Energy Consumers Australia (ECA) has called on governments to develop a plan to electrify all Australian households and small businesses, starting with ending gas connections for new homes. 

In its submission to the Senate Economics References Committee Inquiry into Residential Electrification, ECA also called for governments to consider introducing mandatory information disclosures on gas appliances to warn consumers about the economic risk of buying a new gas appliance.

New research undertaken by the organisation shows the number of consumers considering disconnecting from the gas network is rising. However, some consumers will face barriers to going all-electric and new ECA CEO, Dr Brendan French, is concerned that without a national plan they could face spiralling bills.

“Our latest national consumer data shows an uptick in those planning to electrify from 16 per cent in 2021 to 22 per cent today,” said Dr French.

“There are clear benefits for consumers from getting off gas. Modelling we commissioned from CSIRO shows going all-electric and swapping to an electric vehicle could cut the average household’s energy bills by $2,250 a year by 2030. That’s without solar panels and a battery, which lifts the saving to $3,500.

“While this is great news for many consumers, people who face barriers to going all-electric could be left behind and unable to access those savings. Governments must make sure those who can least afford to make the switch don’t end up shackled to a fossil fuel gas network that becomes more and more costly for fewer and fewer people.”

Dr French said that Victoria and the Australian Capital Territory have already announced gas bans for new homes, and that now needs to be adopted by all states and territories. 

“Consumers and industry deserve certainty,” Dr French said.

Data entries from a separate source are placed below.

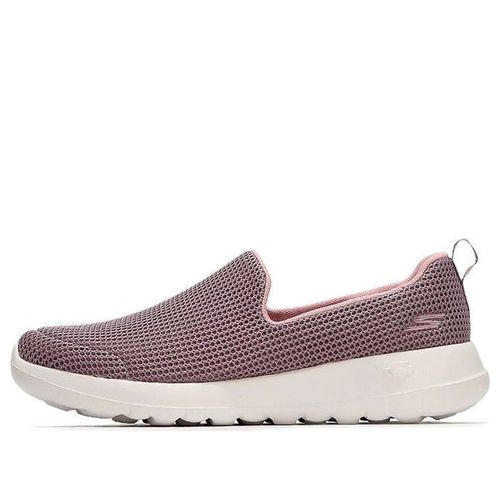 (WMNS) GO WALK Loafers Gray/Pink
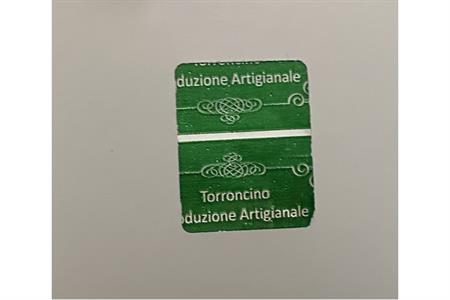 CARTA PER TORRONE VERDE CHIARO KG 1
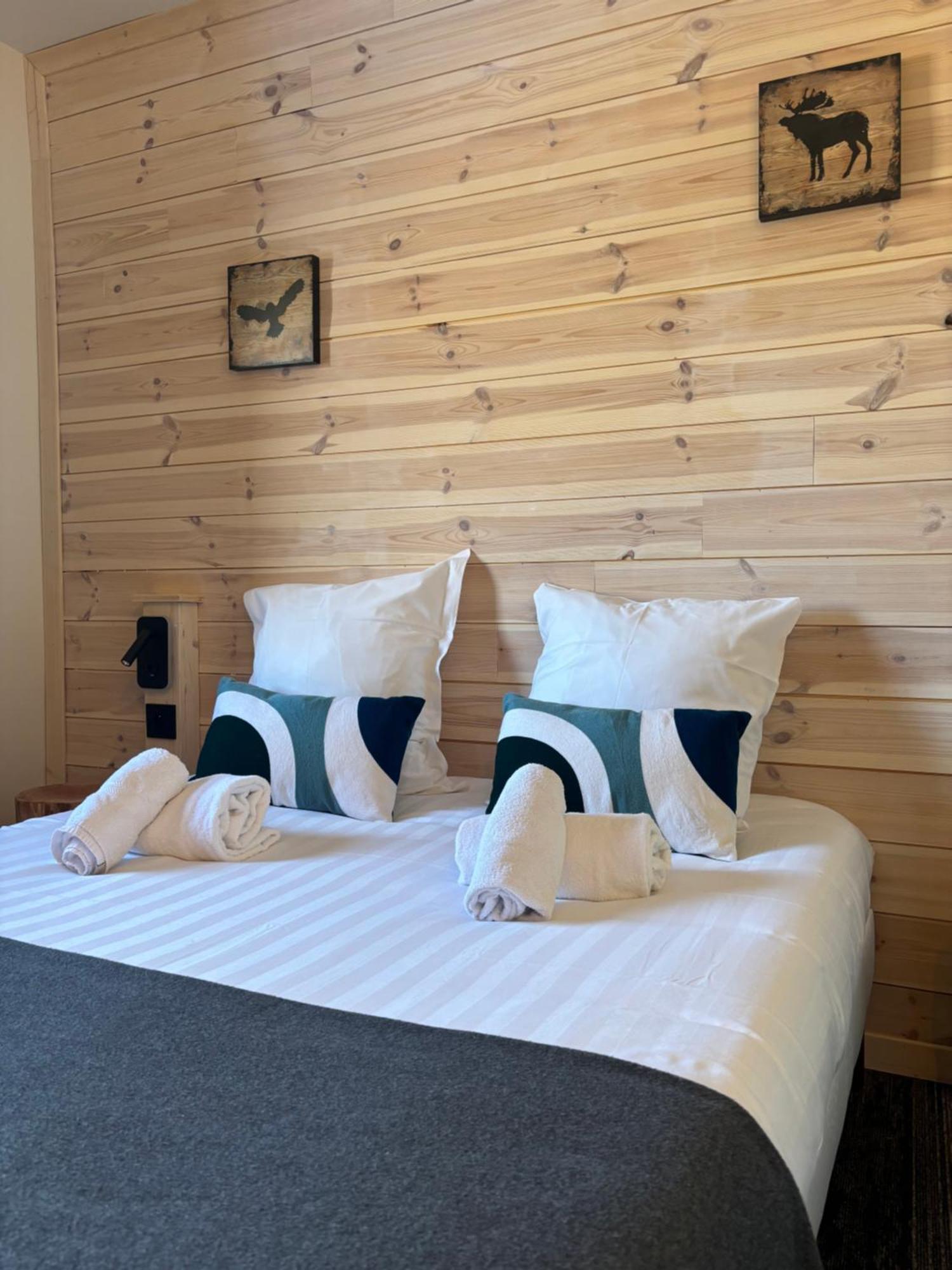Chalet Sainte Anne La Condamine-Chatelard Экстерьер фото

“We need all three levels of government to come together and develop a national plan for households to go all-electric that provides the information, funding and support people need, and identifies the policy changes that will ensure no one is left behind.”

Dr French said that the plan will need to clearly explain to everyone how they can benefit from the energy transition and provide financial support for people to disconnect and buy new appliances. 

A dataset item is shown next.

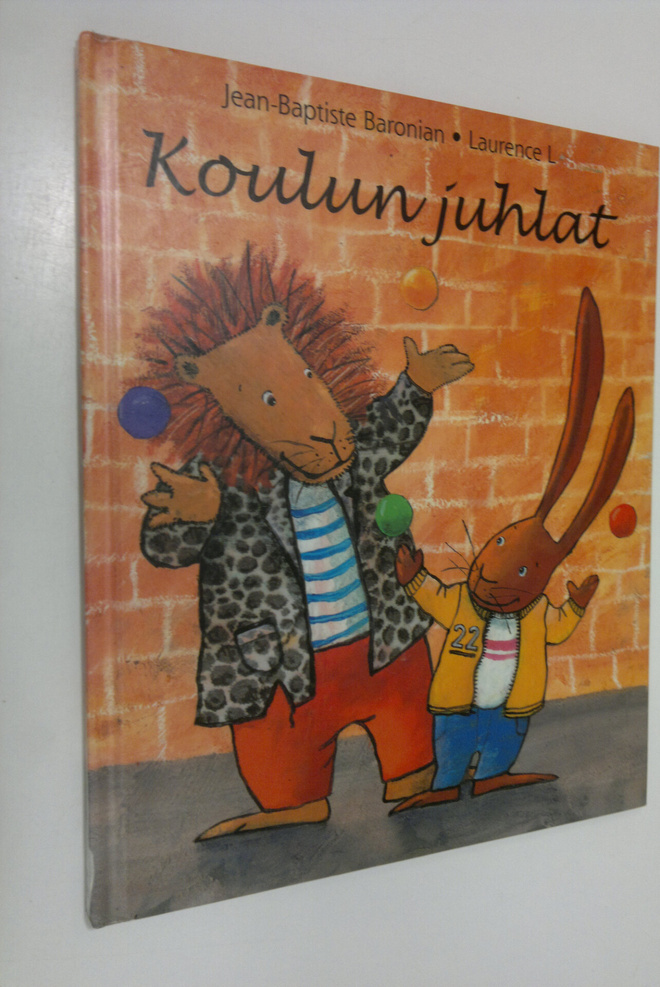 Jean-Baptiste Baronian : Koulun juhlat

“Grants and subsidies will be needed to help those least able to make the switch. Currently, only one in five households believe that the impact of the transition on consumers has been clearly communicated.

“Some consumers will face greater barriers than others, including low-income households, renters and people who live in apartments.

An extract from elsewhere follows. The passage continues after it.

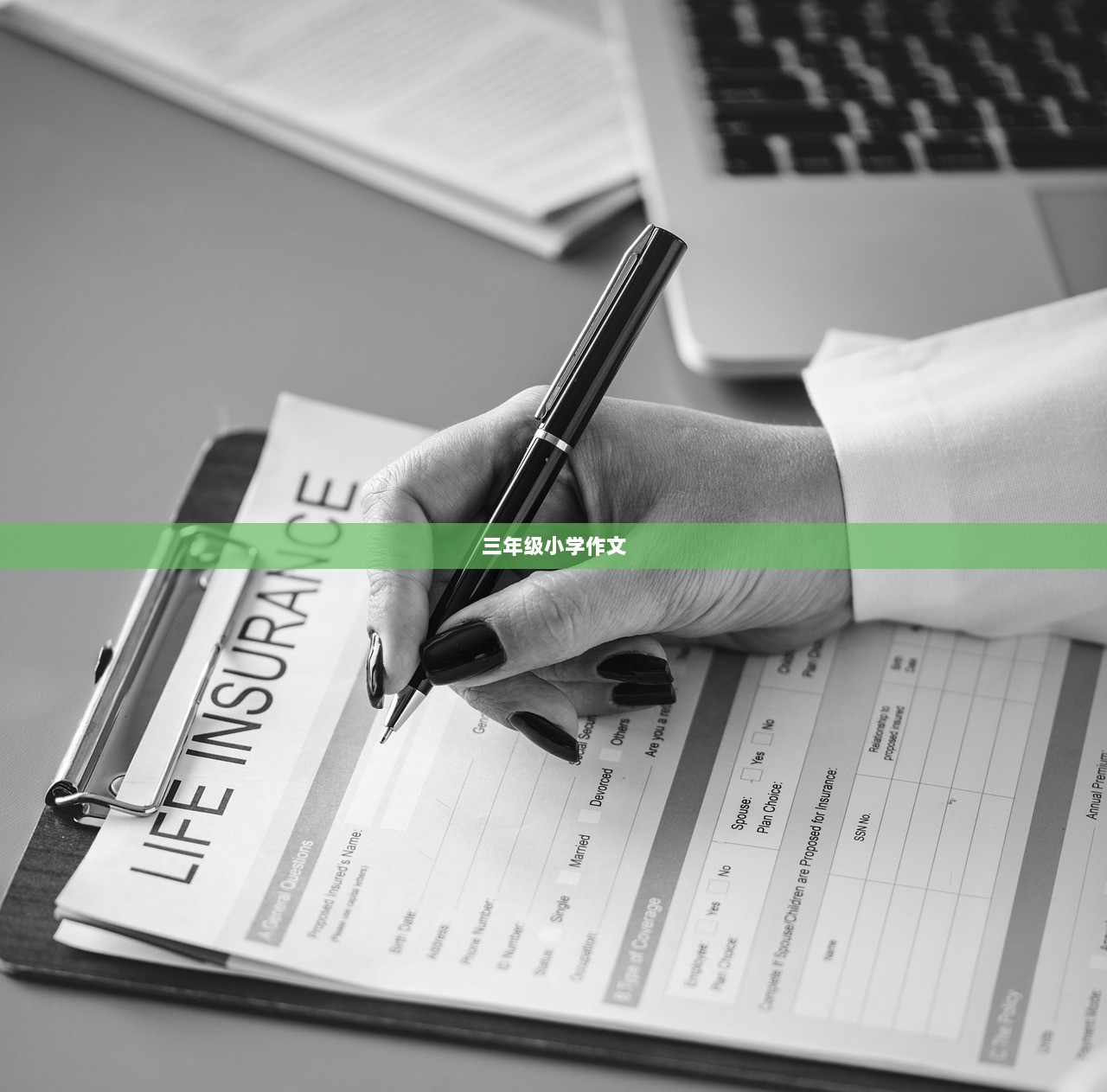 三年级小学作文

“We often forget that only 52 per cent of Australian households are owner-occupied, stand-alone homes while the other half must negotiate home upgrades with other tenants and landlords.

“It can be even tougher for people in social housing, so we also need to expand support for home and social housing upgrades under the Household Energy Upgrades Fund.”

ECA’s submission also notes that there is already a national shortage of workers in key occupations for electrification so the national plan will need to build industry and workforce capacity, including to upskill gasfitters in electrical work and provide loans to electrical apprentices.

The submission also calls for a government inquiry to understand how small businesses can decarbonise. Small businesses often face high barriers to going all-electric and use more energy than households. Supporting small businesses will create an opportunity to help them manage their bills, and will lower overall energy system costs.